Changeant dans sa composition et dans sa direction musicale aussi (au risque de certaines impasses) 
autour du noyau stable Steve Winwood, Jim Capaldi, Chris Wood,  
tous remarquables multi-instrumentistes,
la formation a su proposer une musique unique mêlant pop rock blues jazz folk. 
Sans grand tintamarre, sans outrance démonstrative, 
(et sous l'influence de Winwood avec son goût des jam-sessions),
les compositions présentaient suffisamment de jeu, de vie 
pour être le tremplin d'improvisations qui ne pouvaient que 
convenir tôt ou tard à mes penchants jazzistiques !

Contrôle


Je viens de reprendre le contrôle des mots de mon billet (n° 243 du 12 octobre) des 366 Réels. 
On ne peut pas tout avoir : j'ai repris le contrôle sur l'autre blog ! 
Voici néanmoins ce que ça donne : 
 
"Aujourd’hui les mots de ce billet ont pris leur liberté. Ils font absolument ce qu’ils veulent. Cela occasionne évidemment quelques difficultés et un réel inconfort ... pour parvenir à lire correctement le texte du jour qui échappe totalement à mon contrôle. Ce qui me fait penser à la série télévisée Au Delà Du Réel."

dimanche 7 octobre 2012

Bleu

Jeudi dernier la soirée fut bleue avec Bjorn Berge, guitariste norvégien.
Possédant un cd ( l'excellent St Slide) j'avais pensé qu'en concert ça pouvait être très bien ! 
Ce le fut ! Après une journée de travail, exactement la musique qu'il fallait.
La technique est phénoménale, fluidité notamment, mais ne prend pas le dessus au point d'assécher le propos musical qui nous a permis d'écouter ses compositions (excellentes) ou bien quelques reprises. 
Une magnifique version de Woodstock de Joni Mitchell  ne pouvait que me toucher en plein cœur.
Communicatif, il a enflammé la salle chauffée à blanc par son blues énergique et, quelquefois, plus posé. 
C'est ce versant-là que j'ai choisi d'illustrer. 
Si vous avez un peu de temps et l'envie, laissez-vous emmener par le programme qui s'enchaîne après cet extrait !


vendredi 5 octobre 2012

Brûlée


 

1975, Van der Graaf Generator revient -en force, en forme- 
après trois ans de "pause".  Premier album de ce retour, 
Godbluff dont voici le 2e titre "Scorched Earth". 

Dans l'intervalle de trois ans Peter Hammill (guitare et chant), 
souvent accompagné de ses acolytes du groupe 
(Evans batterie, Jackson saxophone, Banton orgue) 
aura publié  4 albums solo... et pas des moindres.
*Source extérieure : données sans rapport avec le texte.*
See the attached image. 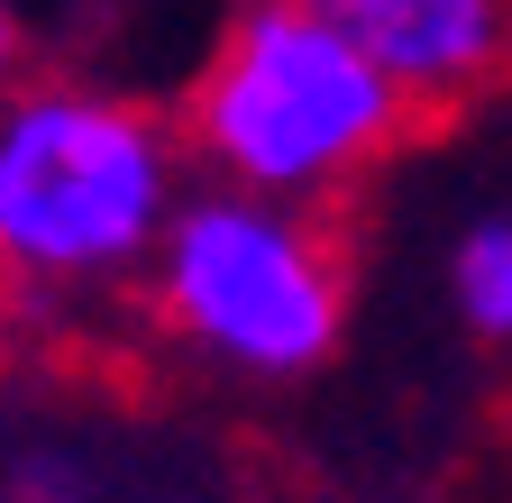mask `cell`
<instances>
[{
  "mask_svg": "<svg viewBox=\"0 0 512 503\" xmlns=\"http://www.w3.org/2000/svg\"><path fill=\"white\" fill-rule=\"evenodd\" d=\"M147 302L202 366L293 385V375L339 357L348 266H339V238L302 202H266V193H238V183H192L156 266H147Z\"/></svg>",
  "mask_w": 512,
  "mask_h": 503,
  "instance_id": "3957f363",
  "label": "cell"
},
{
  "mask_svg": "<svg viewBox=\"0 0 512 503\" xmlns=\"http://www.w3.org/2000/svg\"><path fill=\"white\" fill-rule=\"evenodd\" d=\"M19 55H28V19H19V0H0V92L19 83Z\"/></svg>",
  "mask_w": 512,
  "mask_h": 503,
  "instance_id": "8992f818",
  "label": "cell"
},
{
  "mask_svg": "<svg viewBox=\"0 0 512 503\" xmlns=\"http://www.w3.org/2000/svg\"><path fill=\"white\" fill-rule=\"evenodd\" d=\"M448 302L485 348H512V211L467 220V238L448 247Z\"/></svg>",
  "mask_w": 512,
  "mask_h": 503,
  "instance_id": "5b68a950",
  "label": "cell"
},
{
  "mask_svg": "<svg viewBox=\"0 0 512 503\" xmlns=\"http://www.w3.org/2000/svg\"><path fill=\"white\" fill-rule=\"evenodd\" d=\"M183 147L202 183L320 211L375 174L421 119L384 55L311 0H238L183 83Z\"/></svg>",
  "mask_w": 512,
  "mask_h": 503,
  "instance_id": "7a4b0ae2",
  "label": "cell"
},
{
  "mask_svg": "<svg viewBox=\"0 0 512 503\" xmlns=\"http://www.w3.org/2000/svg\"><path fill=\"white\" fill-rule=\"evenodd\" d=\"M192 193L183 119L83 74H19L0 92V284L74 302L147 284Z\"/></svg>",
  "mask_w": 512,
  "mask_h": 503,
  "instance_id": "6da1fadb",
  "label": "cell"
},
{
  "mask_svg": "<svg viewBox=\"0 0 512 503\" xmlns=\"http://www.w3.org/2000/svg\"><path fill=\"white\" fill-rule=\"evenodd\" d=\"M311 10L357 28L421 110L512 74V0H311Z\"/></svg>",
  "mask_w": 512,
  "mask_h": 503,
  "instance_id": "277c9868",
  "label": "cell"
}]
</instances>
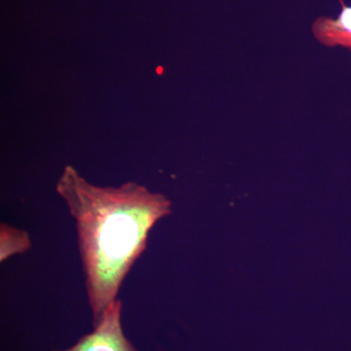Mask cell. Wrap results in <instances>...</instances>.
Masks as SVG:
<instances>
[{
    "label": "cell",
    "mask_w": 351,
    "mask_h": 351,
    "mask_svg": "<svg viewBox=\"0 0 351 351\" xmlns=\"http://www.w3.org/2000/svg\"><path fill=\"white\" fill-rule=\"evenodd\" d=\"M58 195L75 221L88 302L96 325L119 300L126 276L147 248L157 221L172 212L171 201L135 182L100 186L66 165Z\"/></svg>",
    "instance_id": "obj_1"
},
{
    "label": "cell",
    "mask_w": 351,
    "mask_h": 351,
    "mask_svg": "<svg viewBox=\"0 0 351 351\" xmlns=\"http://www.w3.org/2000/svg\"><path fill=\"white\" fill-rule=\"evenodd\" d=\"M53 351H138L127 339L122 327V302L108 307L94 330L66 350Z\"/></svg>",
    "instance_id": "obj_2"
},
{
    "label": "cell",
    "mask_w": 351,
    "mask_h": 351,
    "mask_svg": "<svg viewBox=\"0 0 351 351\" xmlns=\"http://www.w3.org/2000/svg\"><path fill=\"white\" fill-rule=\"evenodd\" d=\"M313 32L327 46H343L351 50V7H343L337 19L320 18L314 23Z\"/></svg>",
    "instance_id": "obj_3"
},
{
    "label": "cell",
    "mask_w": 351,
    "mask_h": 351,
    "mask_svg": "<svg viewBox=\"0 0 351 351\" xmlns=\"http://www.w3.org/2000/svg\"><path fill=\"white\" fill-rule=\"evenodd\" d=\"M31 248V237L25 230L6 223L0 225V262L24 254Z\"/></svg>",
    "instance_id": "obj_4"
}]
</instances>
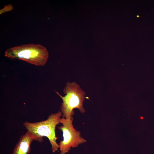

Musicalement et artistiquement, tout est désormais contrôlé 
par le groupe à qui personne ne dicte quoi et comment faire.  
Marquée par l'urgence et la fulgurance, cette nouvelle période donnera 
trois albums publiés en 18 mois 
(Godbluff / Still Life / World Record) avec la même formation 
et sera considérée comme le "grand œuvre" de Van der Graaf Generator.  
L'effet collatéral  sera de mettre (un peu) dans l'ombre 
l'album de 1977 (The Quiet Zone) où le propos et le projet musical 
avaient déjà évolué sans qu'on perde en ... intensité ! 

mardi 2 octobre 2012

fragments

                                                                                    

Comme annoncé dans un billet précédent, Dig Me, pour creuser le King Crimson des années 80 !  

               
  
(by popular request) O caroline, le morceau qui ouvre l'album de Matching Mole 
comme une fausse piste où l'on détecte déjà les qualités de Wyatt au chant. 
Attention le reste de l'album est beaucoup plus... expérimental.